Sa fille, Perséphone,
s’est fait enlever par Hadès, le dieu des enfers qui l’a emportée dans son
royaume.
Catastrophée, Déméter
l’a cherchée partout sur le monde mais ne l’a pas trouvée. Déméter a fini par
arriver au palais du roi d’Eleusis où, accablée par le chagrin, elle est restée
prostrée sans vouloir boire ni manger.
Les serviteurs du roi
ont tenté de la réconforter sans succès. Baubō, une des vielles suivantes, « retrousse ses vêtements
et montre son derrière à la déesse. Déméter se mit à rire, et voulut bien
manger »
(GRIMAL, op. cit. p. 55).
D’autres auteurs
parlent d’une danse obscène où Baubō s’est révélée plus encore à l’avant qu’à l’arrière…
(Michel CAZENAVE (dir.), Encyclopédie des symboles, Livre de
Poche, 1989, à l’article Baubo)
(Représentation de Baubō, parfois qualifiée de déesse de la coquinerie...)
Une
question d’ordre du monde
On peut noter la
proximité du mythe de Baubō avec celui d’Ame-no-Uzume au Japon.
La grande déesse du
soleil Amaterasu, exaspérée par les ravages commis par son frère Susanō, le
dieu des tempêtes, s’était réfugiée dans une caverne dont elle refusait de
sortir, ce qui menaçait la nature privée de soleil.
Tous les dieux se
sont mis à faire un grand tapage en éclatant de rire car Ame-no-Uzume s’est
mise à danser de manière obscène devant eux. Curieuse de savoir ce qui se
passait, Amaterasu est sortie de la caverne pour comprendre pourquoi les dieux
riaient. Dès qu’elle est sortie, les dieux ont refermés la caverne pour qu’Amaterasu
ne puisse plus s’y réfugier (voir CAZENAVE (dir.), op. cit.).
On note la parenté
des deux mythes sur un point fondamental : « l’exil volontaire de
Déméter rendait la terre stérile et bouleversait l’ordre du monde » (GRIMAL, op. cit., p. 55).
La
nécessité d’une ré-inclusion efficace
Comme l’ont bien
montré Thomas KIRSZBAUM, qui n’est certainement pas un réactionnaire raciste,
et les auteurs, notamment des dames, qui ont travaillé avec lui (http://bit.ly/2zvFKkB), des pans entiers
de la société se désinvestissent, épuisés par un système malsain et discriminatoire.

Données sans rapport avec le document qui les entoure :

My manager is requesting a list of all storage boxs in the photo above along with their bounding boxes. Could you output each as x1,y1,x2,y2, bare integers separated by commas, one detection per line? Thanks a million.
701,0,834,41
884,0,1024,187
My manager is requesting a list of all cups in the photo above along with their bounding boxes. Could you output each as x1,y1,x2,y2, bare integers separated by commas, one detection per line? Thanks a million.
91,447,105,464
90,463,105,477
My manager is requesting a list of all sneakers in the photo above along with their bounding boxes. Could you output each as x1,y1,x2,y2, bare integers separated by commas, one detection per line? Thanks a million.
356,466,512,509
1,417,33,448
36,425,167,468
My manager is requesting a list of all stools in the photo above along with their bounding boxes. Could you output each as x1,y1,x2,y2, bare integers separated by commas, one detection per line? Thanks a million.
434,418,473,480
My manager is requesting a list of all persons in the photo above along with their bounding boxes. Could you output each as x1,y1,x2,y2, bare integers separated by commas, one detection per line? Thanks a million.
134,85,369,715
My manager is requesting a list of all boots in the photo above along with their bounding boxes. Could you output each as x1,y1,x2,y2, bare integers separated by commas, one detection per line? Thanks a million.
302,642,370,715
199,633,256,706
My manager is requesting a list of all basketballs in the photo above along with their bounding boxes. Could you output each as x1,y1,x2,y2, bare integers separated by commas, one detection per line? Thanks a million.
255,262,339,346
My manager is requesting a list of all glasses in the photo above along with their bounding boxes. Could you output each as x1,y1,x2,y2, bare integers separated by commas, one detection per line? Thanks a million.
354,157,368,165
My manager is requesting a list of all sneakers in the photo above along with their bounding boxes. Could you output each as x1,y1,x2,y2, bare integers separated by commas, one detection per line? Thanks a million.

C’est dangereux pour tout l’ordre social.
Le travail des bobos
est de faire revenir dans le concert social ces personnes non en leur mentant
et en tentant de les marginaliser un peu plus mais en leur donnant directement une
parole qui soit socialement valorisée. Cela implique l’allocation d’un pouvoir politique
ou économique direct (et non confisqué par toujours les mêmes élites
intellectuelles).
Ame-no-Uzume n’avait pas
besoin d’un soleil qui n’éclaire pas. Baubō n’avait pas besoin d’une nature
stérile. Que les bobos ne l’oublient pas !

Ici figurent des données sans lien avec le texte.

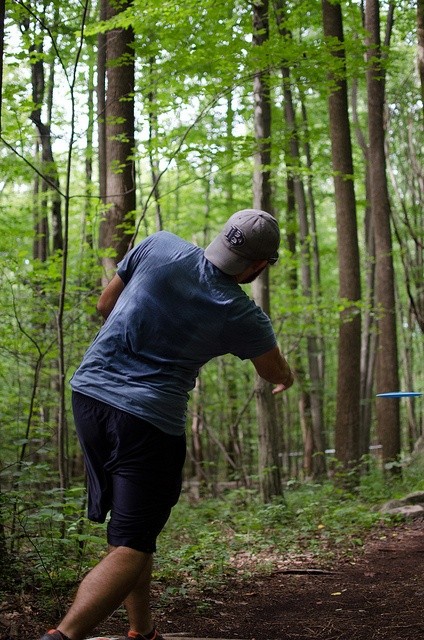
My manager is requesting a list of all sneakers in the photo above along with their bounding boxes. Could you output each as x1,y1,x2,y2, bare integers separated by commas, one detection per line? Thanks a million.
126,628,163,640
38,628,62,640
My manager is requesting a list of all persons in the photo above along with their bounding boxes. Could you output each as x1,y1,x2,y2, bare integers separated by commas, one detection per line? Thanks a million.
39,207,296,640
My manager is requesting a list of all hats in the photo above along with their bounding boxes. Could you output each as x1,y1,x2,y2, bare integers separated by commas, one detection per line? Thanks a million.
203,208,280,276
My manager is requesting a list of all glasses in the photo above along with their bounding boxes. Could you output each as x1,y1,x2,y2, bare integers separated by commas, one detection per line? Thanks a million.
266,252,279,265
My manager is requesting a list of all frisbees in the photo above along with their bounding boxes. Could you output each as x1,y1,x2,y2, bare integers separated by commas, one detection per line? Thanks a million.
376,392,423,398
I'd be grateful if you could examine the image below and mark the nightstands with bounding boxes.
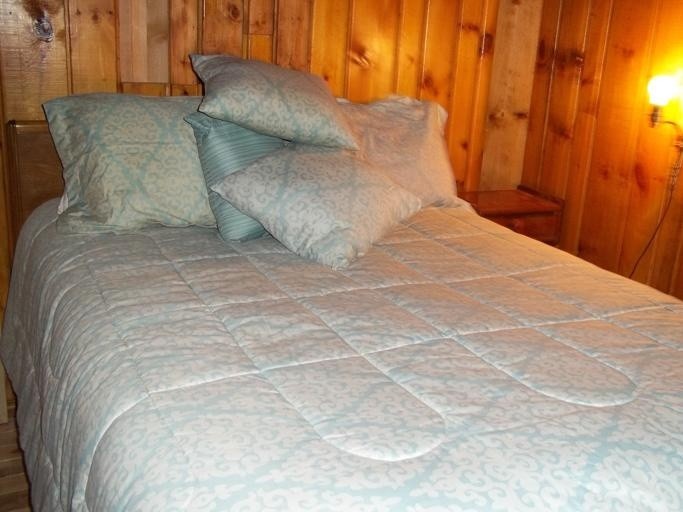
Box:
[457,184,566,250]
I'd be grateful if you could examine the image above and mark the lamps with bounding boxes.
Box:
[647,75,679,130]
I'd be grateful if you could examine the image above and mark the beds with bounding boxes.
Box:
[0,118,682,512]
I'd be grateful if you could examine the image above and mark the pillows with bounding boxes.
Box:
[188,53,362,149]
[210,143,422,271]
[338,95,462,208]
[41,91,218,234]
[183,112,292,243]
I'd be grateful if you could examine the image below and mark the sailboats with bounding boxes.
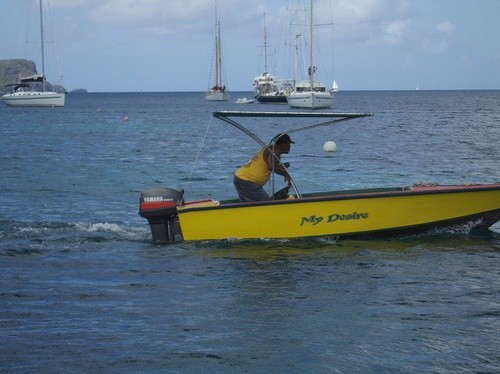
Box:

Néanmoins, le présent blog n'invite évidemment pas les bobos à faire des danses obscènes. Les mythes ne doivent pas être pris au pied de la lettre, cela va de soi... (NB : Le conseil formulé ici n'a pas été suivi lors de la Nuit des Césars 2021, où une actrice a joué la Baubō sans doute volontairement).